Classification Philosophy

The philosophical notion of "classification" or "categories"


Classification is the use of generalization. Generalization allows a creature to treat a specific instance of something the same as it did to similar items encountered in the past. That is, if enough traits of a target match something encountered in the past, then it can be considered the same for practical purposes. (Actually, fuzzy matching is done so that partial matches are weighed also.) While hunting for worms, a fish does not need to investigate every rock by biting it to make sure it is not a shark. That would take to too much energy.

This ability to generalize traits allows "inference". A human hunter does not need to study and dissect every animal to know the characteristics of a given animal. If it fits the usual traits of a fox, then the hunter can hunt it just like he/she did with any other fox based on appearance alone. (If it turns out to be a possum instead of a fox, then the hunter may have to rework his mental nodes to be able to distinguish.)

It is hard to describe a notion with any precision or comparability without presenting some kind of model. If forced to pick a model for the human mental model of "classification", I would select a graph where each node is a thing or idea, and the edges (arrows) are weighted. We may want to make a distinction between concrete items, like a given person, and general, abstract ideas such as "family member".

********************

**Exercise**.
Reproduce the text on classification above in full, word for word.

**Given information**.
********************

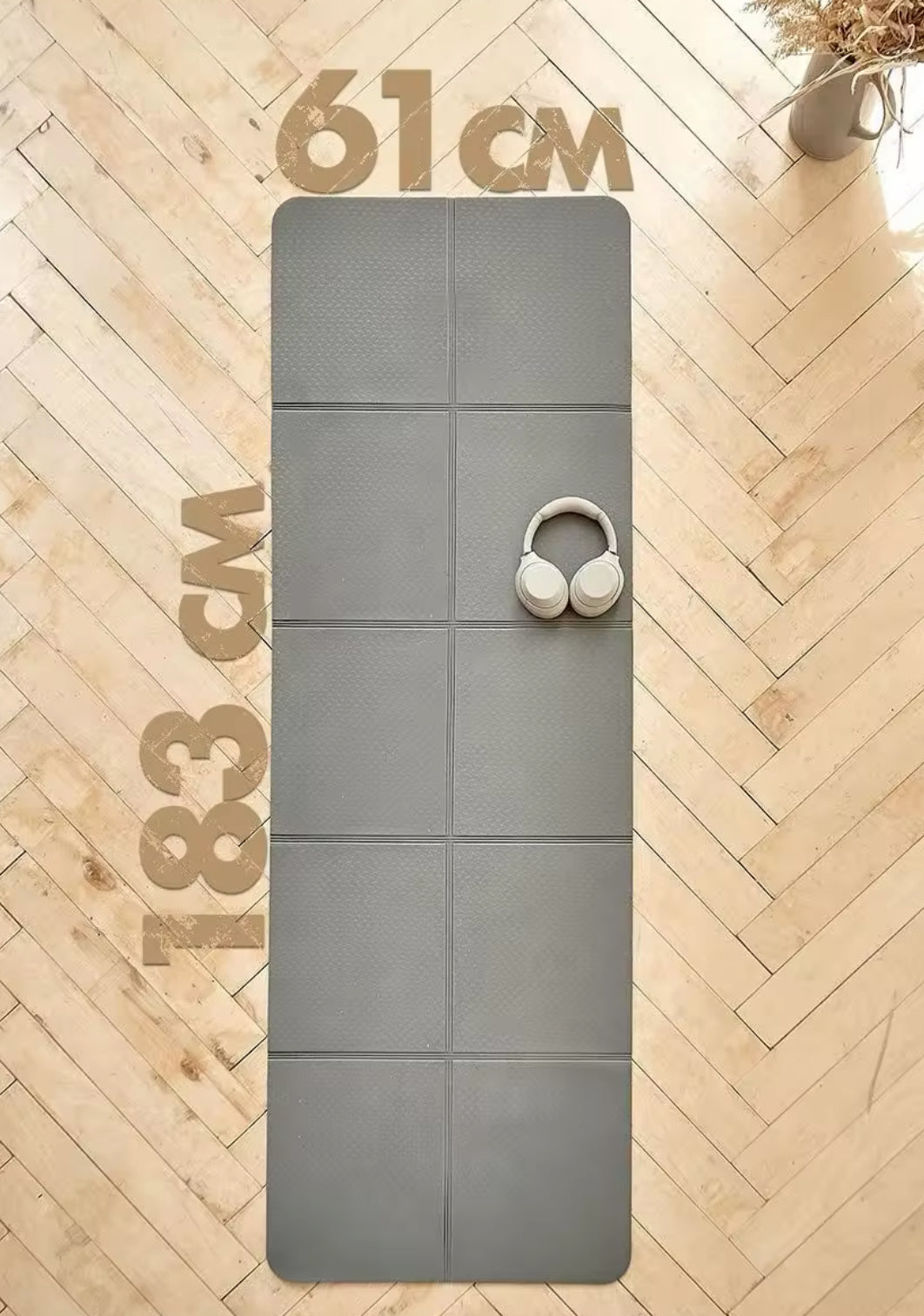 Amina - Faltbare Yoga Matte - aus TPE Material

********************

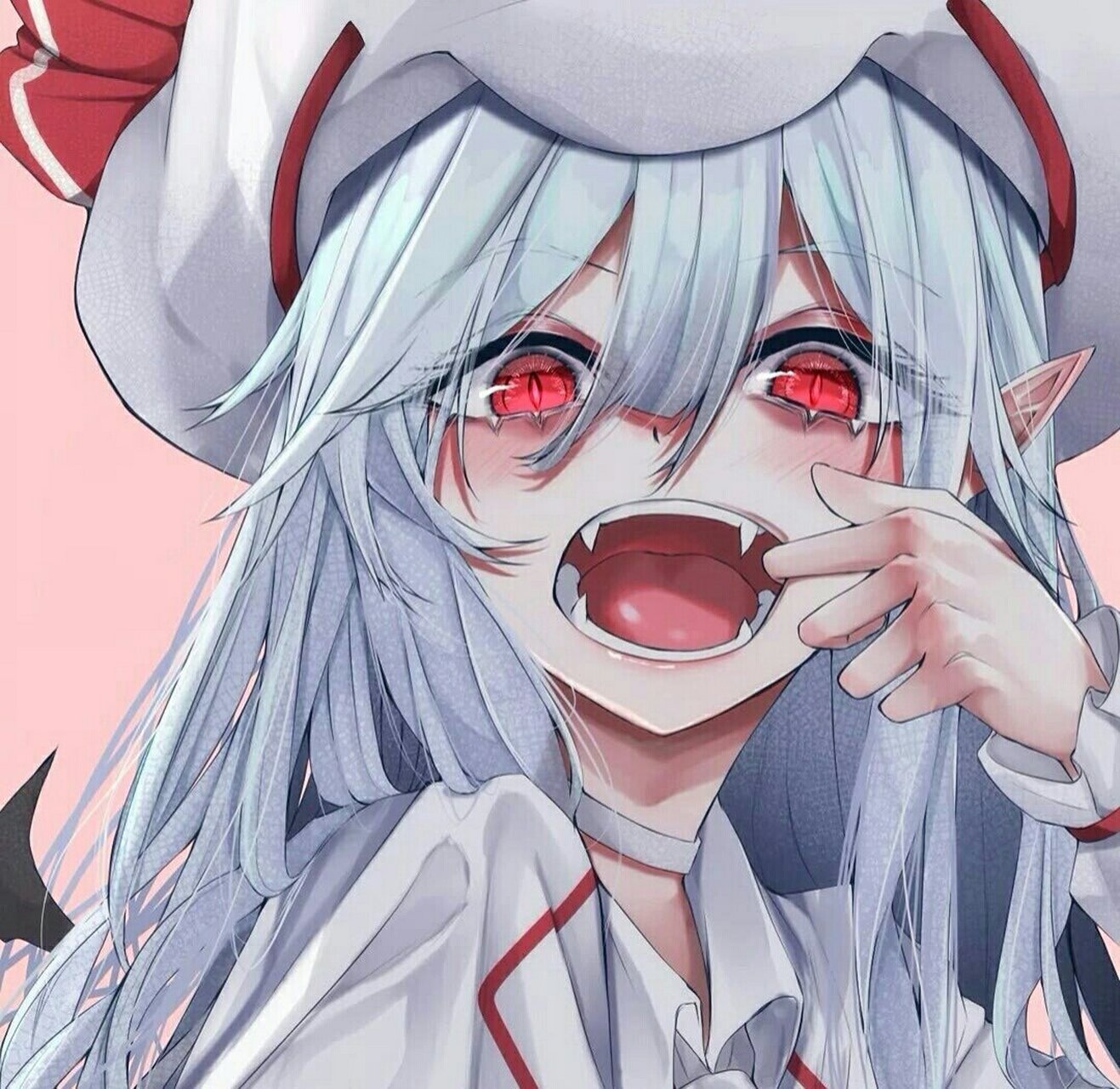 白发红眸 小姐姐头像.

********************

**Result for this task**.
Classification Philosophy

The philosophical notion of "classification" or "categories"


Classification is the use of generalization. Generalization allows a creature to treat a specific instance of something the same as it did to similar items encountered in the past. That is, if enough traits of a target match something encountered in the past, then it can be considered the same for practical purposes. (Actually, fuzzy matching is done so that partial matches are weighed also.) While hunting for worms, a fish does not need to investigate every rock by biting it to make sure it is not a shark. That would take to too much energy.

This ability to generalize traits allows "inference". A human hunter does not need to study and dissect every animal to know the characteristics of a given animal. If it fits the usual traits of a fox, then the hunter can hunt it just like he/she did with any other fox based on appearance alone. (If it turns out to be a possum instead of a fox, then the hunter may have to rework his mental nodes to be able to distinguish.)

It is hard to describe a notion with any precision or comparability without presenting some kind of model. If forced to pick a model for the human mental model of "classification", I would select a graph where each node is a thing or idea, and the edges (arrows) are weighted. We may want to make a distinction between concrete items, like a given person, and general, abstract ideas such as "family member".